- [EXCERPT PROVIDED]:
------------

These gains stem from co-designing OBL-DE enhancements for RSS-localization physics, not merely applying OBL to DE.
While generic OBL-DE studies exist (as noted), our work is the first to:
- Embed adaptive scaling and boundary-driven penalties into DE for RSS-localization.
- Validate superiority in dynamic indoor robotics (food delivery scenario, Sec. 5.1).
- Outperform state-of-the-art localization-specific algorithms (SDP, WLS, DEOR) under hardware-realistic conditions.
Finally, following your suggestions, we have incorporated the seminal literature you mentioned into our references to strengthen the theoretical foundation of this work.
- Ahandani, M.A. “Opposition-based learning in the shuffled bidirectional differential evolution algorithm,” Swarm Evol. Comput., vol. 26, pp. 64–75, 2016.
- Ahandani, M.A.; Alavi-Rad, H. “Opposition-based learning in the shuffled differential evolution algorithm,” Soft Comput., vol. 16, no. 8, pp. 1303–1337, 2012.
- Rahnamayan, S.; Tizhoosh, H.R.; Salama, M.M.A. “Opposition-Based Differential Evolution Algorithms,” Proc. IEEE Int. Conf. Evol. Comput., pp. 2010–2017, 2006.
- Wang, W.; Wang, H.; Sun, H.; Rahnamayan, S. “Using opposition-based learning to enhance differential evolution: A comparative study,” Proc. IEEE Congr. Evol. Comput. (CEC), pp. 71–77, 2016.
Thank you for highlighting this opportunity to articulate our contributions more precisely.
Comments 2: The parameters of the experiment are not clear, please give them.
Response 2: Thank you for this valuable suggestion. We fully agree that explicit parameter documentation is essential for reproducibility. To address this concern comprehensively:
(1) We have added a dedicated parameter table (Table 1) in Section 4 of the revised manuscript, consolidating all experimental settings.
(2) The table distinguishes between:
- Optimized parameters (determined via sensitivity analysis in Sec. 4)
- Fixed parameters (standardized for benchmarking)
- Environmental configurations (scenario-specific settings)
Reviewer 2 Report
Comments and Suggestions for AuthorsThe paper proposes an enhanced Differential Evolution (DE) algorithm, termed MDE, for RSS-based source localization in WSNs. The integration of opposition-based learning (OBL) and an adaptive scaling factor is innovative, addressing key limitations of conventional DE. The methodology is well-structured, and the experimental validation demonstrates improved performance over existing techniques. However, the paper could benefit from deeper theoretical analysis, broader comparative evaluations, and clearer discussions on computational complexity.
- The adaptive scaling factor and penalty-augmented cost function are novel, but the paper should better differentiate MDE from prior OBL-integrated DE variants. Add a table comparing MDE with DEOR/DEOR-F in terms of convergence speed, RMSE, and computational overhead.
- The claim of "eliminating explicit constraint handling" needs clarification. How does the penalty term compare to traditional constraint-handling techniques.
- The exponential adaptation law (Equation 10) lacks theoretical justification. Discuss its relationship to convergence guarantees.
- The quadratic penalty (Equation 12) may oversimplify constraint violations. Consider adaptive penalties (e.g., dynamic or self-adaptive weights) for better balance between exploration and feasibility.
- The comparison lacks state-of-the-art schemes such as message passing scheme [R1] and Tensor-based method [R2] for range localization sensing. [R1] Target sensing with off-grid sparse bayesian learning for AFDM-ISAC system [J]. arXiv preprint arXiv:2503.10011, 2025. [R2] "A Novel Angle-Delay-Doppler Estimation Scheme for AFDM-ISAC System in Mixed Near-field and Far-field Scenarios," in IEEE Internet of Things Journal, 2025.

------------

- [DATA LISTING]:
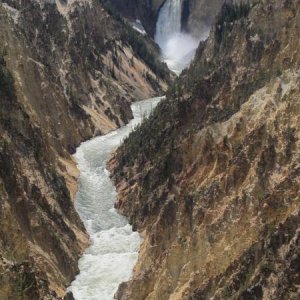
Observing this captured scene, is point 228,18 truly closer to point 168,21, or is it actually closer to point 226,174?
point 226,174

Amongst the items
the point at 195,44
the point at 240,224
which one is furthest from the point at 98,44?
the point at 240,224

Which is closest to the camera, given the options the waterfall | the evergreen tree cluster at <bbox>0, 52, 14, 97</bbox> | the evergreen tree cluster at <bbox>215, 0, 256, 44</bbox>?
the evergreen tree cluster at <bbox>0, 52, 14, 97</bbox>

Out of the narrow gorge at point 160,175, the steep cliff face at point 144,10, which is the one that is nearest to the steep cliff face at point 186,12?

------------

- [WORK TO COMPLETE]:
1. From the peer review excerpt, reproduce the passage that opens with the words containing "While generic OBL-DE" and closes with "pp. 1303–1337, 2012.".
2. According to the peer review excerpt, in which section of the revised manuscript did the authors add the parameter table (Table 1)?
3. Pick up the peer review excerpt after its final sentence and continue writing it.

- [EXERCISE ANSWERS]:
1.
While generic OBL-DE studies exist (as noted), our work is the first to:
- Embed adaptive scaling and boundary-driven penalties into DE for RSS-localization.
- Validate superiority in dynamic indoor robotics (food delivery scenario, Sec. 5.1).
- Outperform state-of-the-art localization-specific algorithms (SDP, WLS, DEOR) under hardware-realistic conditions.
Finally, following your suggestions, we have incorporated the seminal literature you mentioned into our references to strengthen the theoretical foundation of this work.
- Ahandani, M.A. “Opposition-based learning in the shuffled bidirectional differential evolution algorithm,” Swarm Evol. Comput., vol. 26, pp. 64–75, 2016.
- Ahandani, M.A.; Alavi-Rad, H. “Opposition-based learning in the shuffled differential evolution algorithm,” Soft Comput., vol. 16, no. 8, pp. 1303–1337, 2012.

2. Section 4.

3.
- Simulations assume ideal log-normal shadowing. Validate MDE on real RSS datasets to assess robustness to multipath/NLOS effects.
- Add a subsection on convergence properties.
Author Response
Original Manuscript ID:Sensors-3599222
Original Article Title: “A Modified Differential Evolution for Source Localization Using RSS Measurements”
Dear Editor and Reviewers,
Thank you very much for taking the time to review our manuscript. We greatly appreciate all your insightful comments and suggestions. We have thoroughly reviewed and addressed some points, and have revised our manuscript accordingly. The modifications within the manuscript have been highlighted in yellow for easier reference.
We are uploading the following documents:
- our point-by-point response to the comments (below) also known as our response to reviewers.
- an updated version of the manuscript with changes indicated in yellow highlighting.
- a clean updated version of the manuscript without highlights (PDF main document).
We hope that our revisions have adequately addressed your concerns, and we look forward to your feedback on the revised manuscript.
Best regards,
Yunjie Tao; Lincan Li; Shenming Chang
Response to Reviewer 2 Comments
Comments 1: The adaptive scaling factor and penalty-augmented cost function are novel, but the paper should better differentiate MDE from prior OBL-integrated DE variants. Add a table comparing MDE with DEOR/DEOR-F in terms of convergence speed, RMSE, and computational overhead.
Response 1: Thank you for your valuable comment. We have carefully addressed your suggestion by adding explicit comparisons and clarifications in the revised manuscript.
To better differentiate our proposed MDE algorithm from existing OBL-integrated DE variants such as DEOR and DEOR-F, we have added a new performance comparison table in Section 5.3 (Table 5).
This table provides a quantitative evaluation of the three algorithms in terms of convergence speed (number of generations), positioning accuracy (RMSE), and computational time (runtime) under identical experimental conditions. The results show that although MDE requires slightly more generations to converge, it achieves significantly better localization accuracy (lowest RMSE), with only a marginal increase in runtime. This trade-off demonstrates that MDE offers improved robustness and solution quality while maintaining competitive efficiency.
In addition, we have also addressed the concern regarding computational overhead in Section 5.2. Specifically, we have included a detailed analysis of computational complexity for all compared algorithms (Table 3), along with their average execution times (Table 4).
These results confirm that the adaptive scaling mechanism and penalty-augmented cost function introduced in MDE do not significantly increase computational complexity. The runtime of MDE remains comparable to DEOR and DEOR-F, validating the practicality of the proposed enhancements.
We believe these additions clearly highlight the distinctions between MDE and prior OBL-DE variants, both in terms of algorithmic innovation and empirical performance, and provide a comprehensive response to your concern. Thank you again for helping us improve the quality and clarity of our work.
Comments 2: The claim of "eliminating explicit constraint handling" needs clarification. How does the penalty term compare to traditional constraint-handling techniques.
Response 2: Thank you for your suggestion. In the paper, we clearly demonstrate that our method utilizes boundary information more effectively than traditional approaches, as supported by existing literature. The adoption of a penalty term is specifically designed to preserve boundary information during the initial stages.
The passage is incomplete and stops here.